Whispering into a small microphone on his shoulder, the sniper team leader reported that two “military-age males” had been lying on the roof of the objective, but one had just stood up, having presumably heard the assault squad getting into position, despite the Rangers' efforts at silence. The captain checked a screen slung over his chest that enabled him to watch real-time video from the aircraft overhead. He too saw the man moving on the rooftop. At that moment, the platoon sergeant's voice came over the radio: “Three, two, one, breach.”

A blur of movement and violence ensued.

Grabbing a pistol, the man standing on the roof took a couple of steps toward the building's front. That was as far as he got before the sniper team leader fired two rounds into his skull, killing him instantly, as the breaching charges exploded with a deafening bang. The other guard on the roof reached for an assault rifle. Below, the Rangers rushed through the door, which opened into the living room. “Good breach,” said the platoon sergeant into his mike. “Eagles moving in. Foothold.” In other words, the squad had blown through both gate and door and was inside the house. (In radio chatter, U.S. personnel were “Eagles.”)

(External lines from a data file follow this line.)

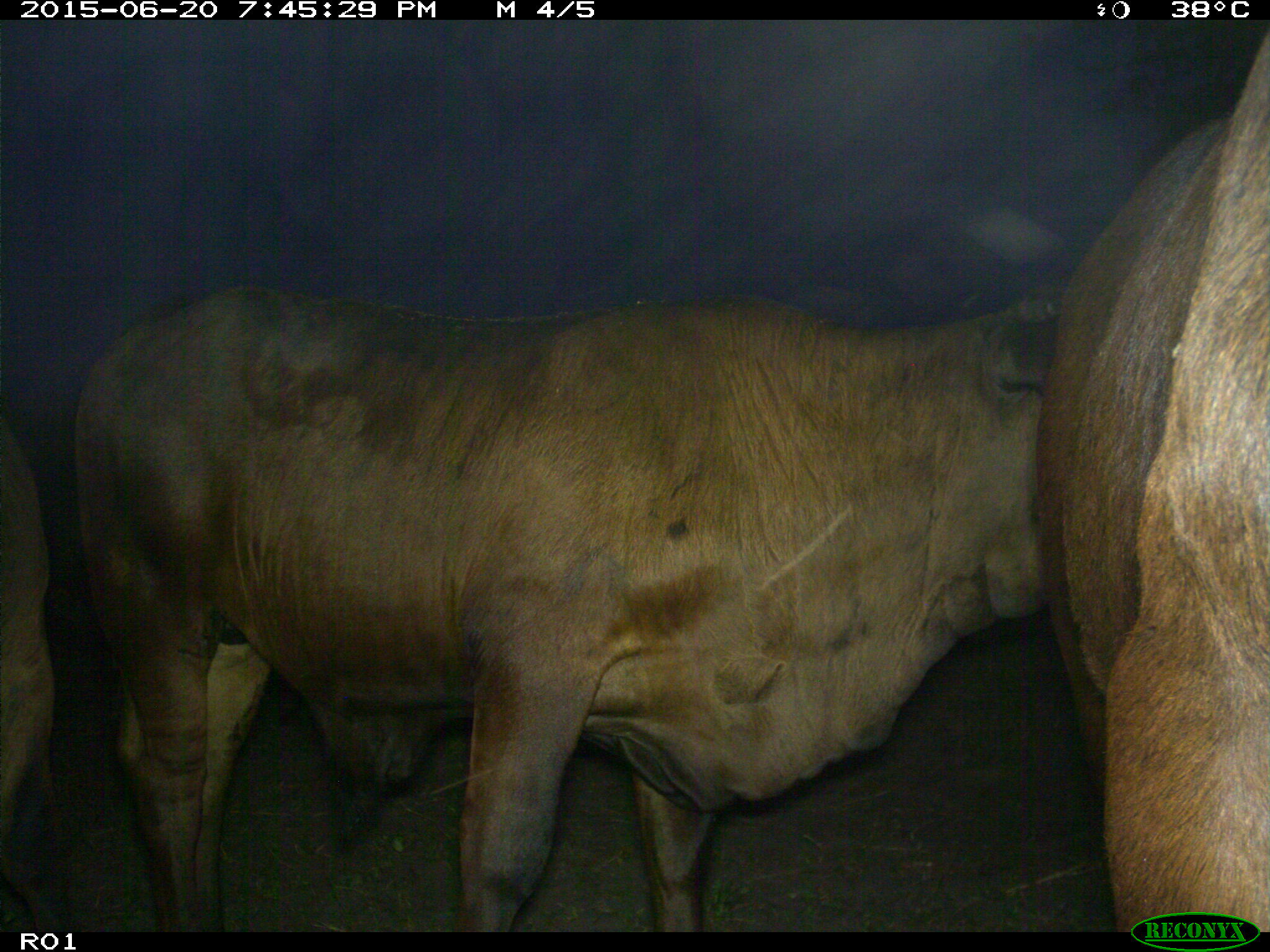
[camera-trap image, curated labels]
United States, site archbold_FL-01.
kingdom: Animalia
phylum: Chordata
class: Mammalia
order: Artiodactyla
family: Bovidae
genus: Bos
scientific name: Bos taurus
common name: domestic cow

When “clearing” a building—i.e., moving through it and eliminating any threats—Rangers flowed through the structure like water, scanning each room in a synchronized choreography that was the result of hundreds of repetitions in training and combat. Only if they found any military-age men would the Rangers pause momentarily to leave a couple of soldiers to watch that room as the others continued through the building. It was not unusual for the Rangers to clear a compound in less than twenty seconds.

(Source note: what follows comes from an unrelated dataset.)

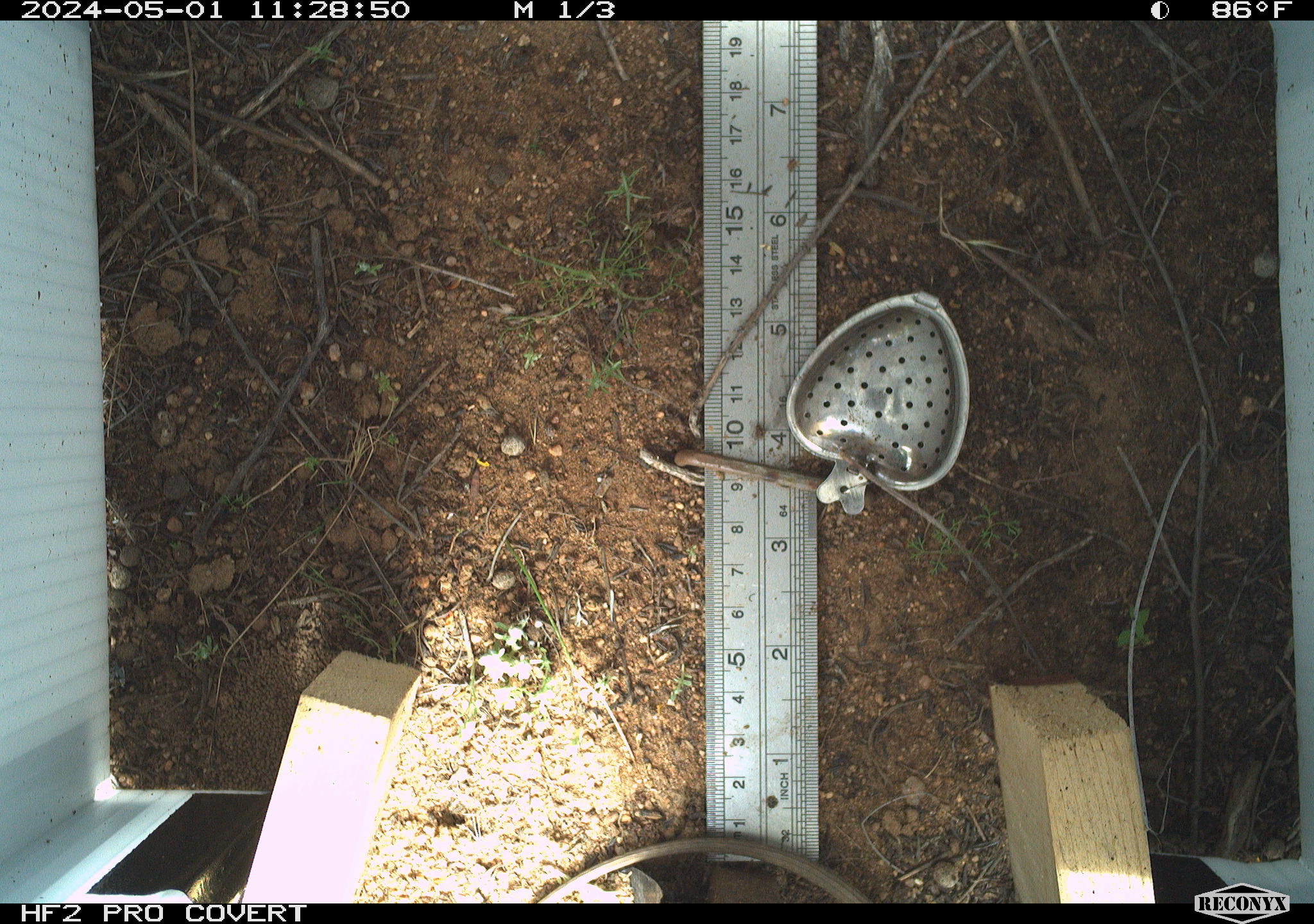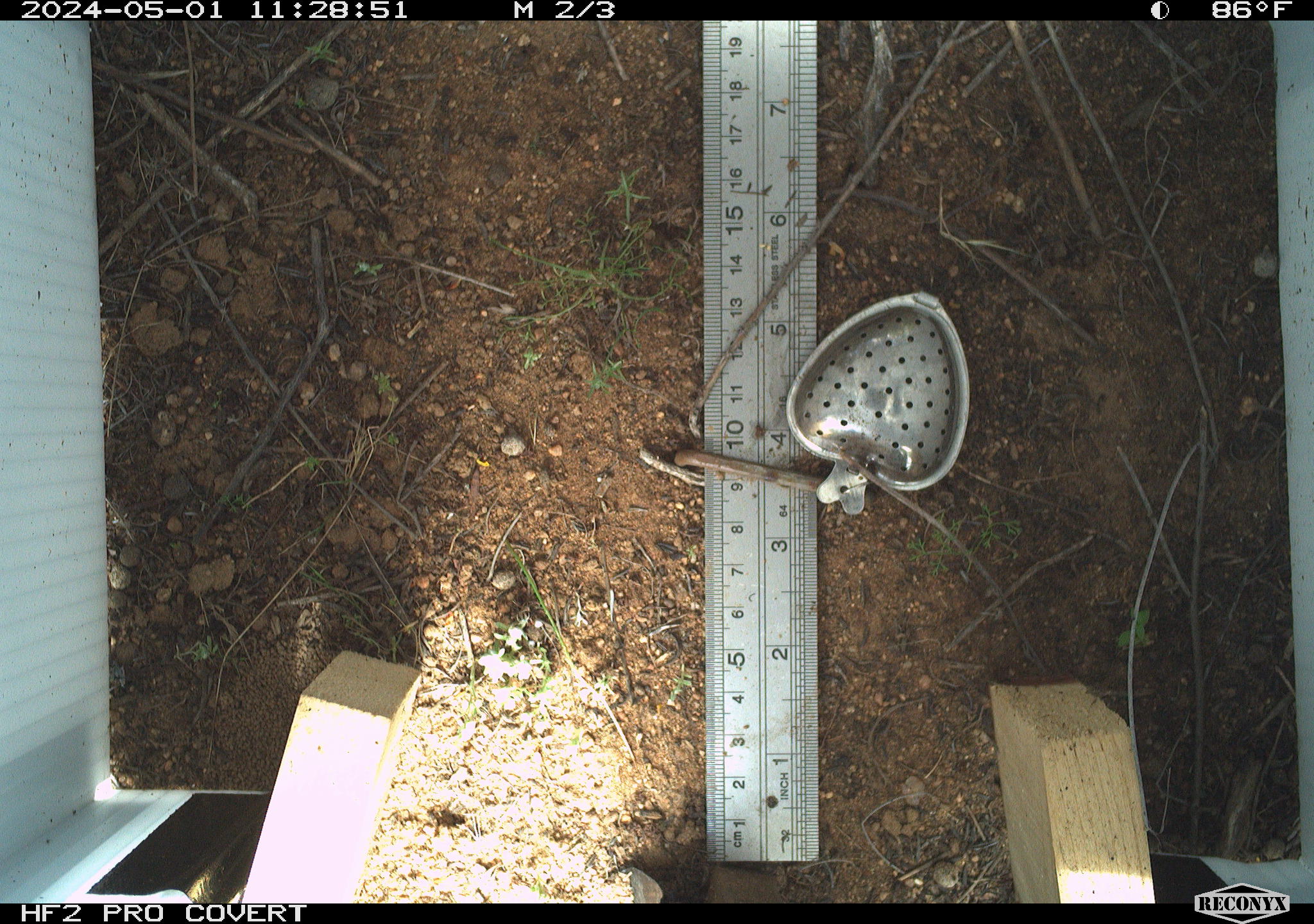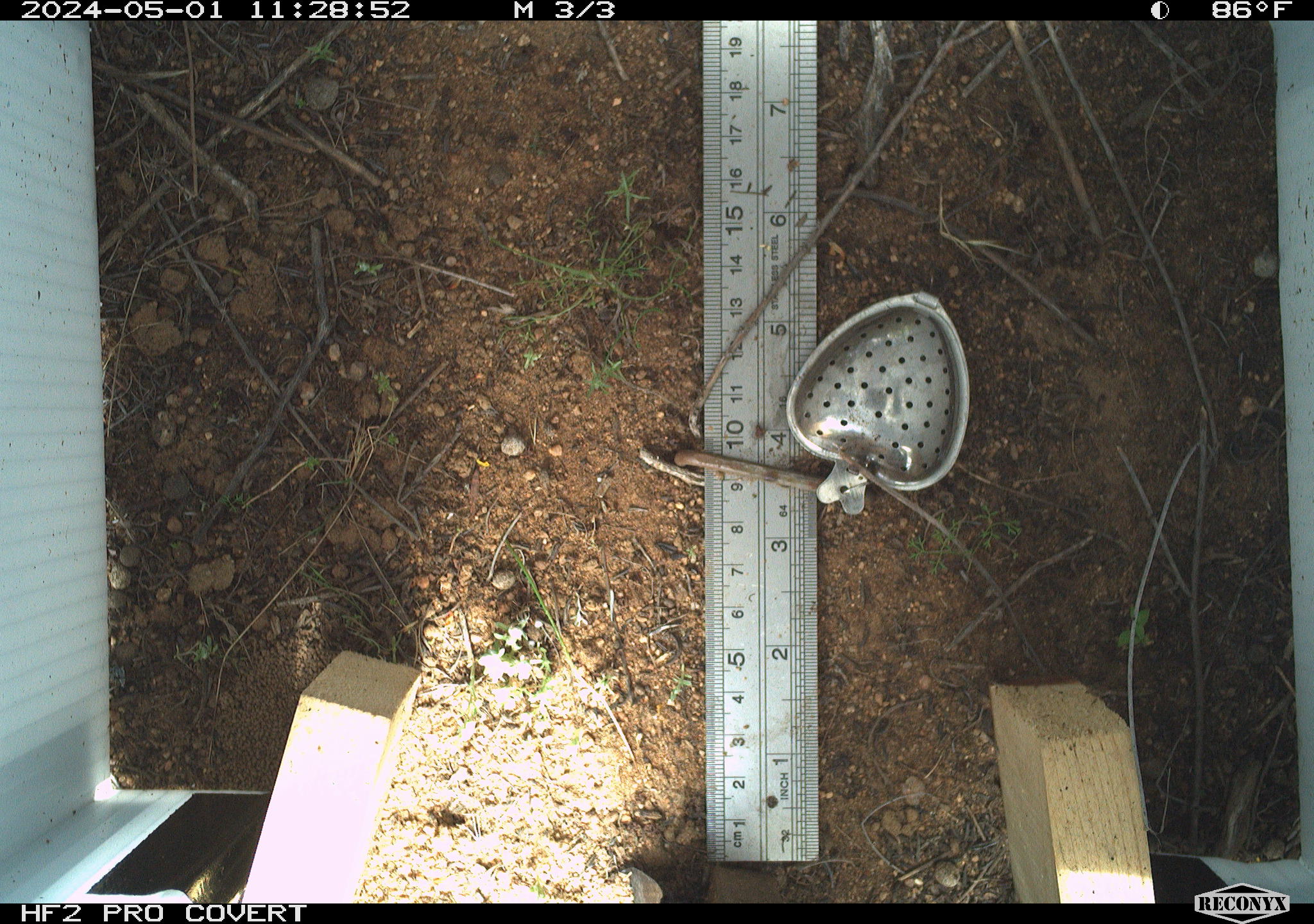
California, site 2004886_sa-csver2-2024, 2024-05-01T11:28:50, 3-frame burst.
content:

The living room opened to a hallway that led to a corridor with several bedrooms. In the first, the squad leader and a young Ranger found a man and woman sleeping on mats. Using memorized Arabic, the squad leader, who was a battle-hardened staff sergeant, and the other soldier—a twenty-one-year-old specialist armed with a light machine gun called a squad automatic weapon—told the couple to put their hands up. Neither did. The two Rangers repeated the order, as their colleagues checked the corridor's other rooms, finding two women and several children. But instead of putting his hands above his head as ordered, the man in the first room made as if to reach inside his robe. The squad leader's finger tightened on the trigger of his M4. He had less than a second to make a life-or-death decision.

*   *   *

By 2008, JSOC's successes elsewhere had caused the command's main effort in Iraq to shift to Task Force North. Having been squeezed out of Baghdad and Anbar, Al Qaeda in Iraq was increasingly focused on Mosul. Task Force North's strike forces were two Ranger platoons and a Delta troop. After weighing the units' strengths, Kurilla settled on a division of labor: the Delta troop would concentrate on helicopter assaults and vehicle interdictions in the Sinjar desert between Mosul and the Syrian border to the west, while the Rangers focused on urban ground assaults in their Strykers.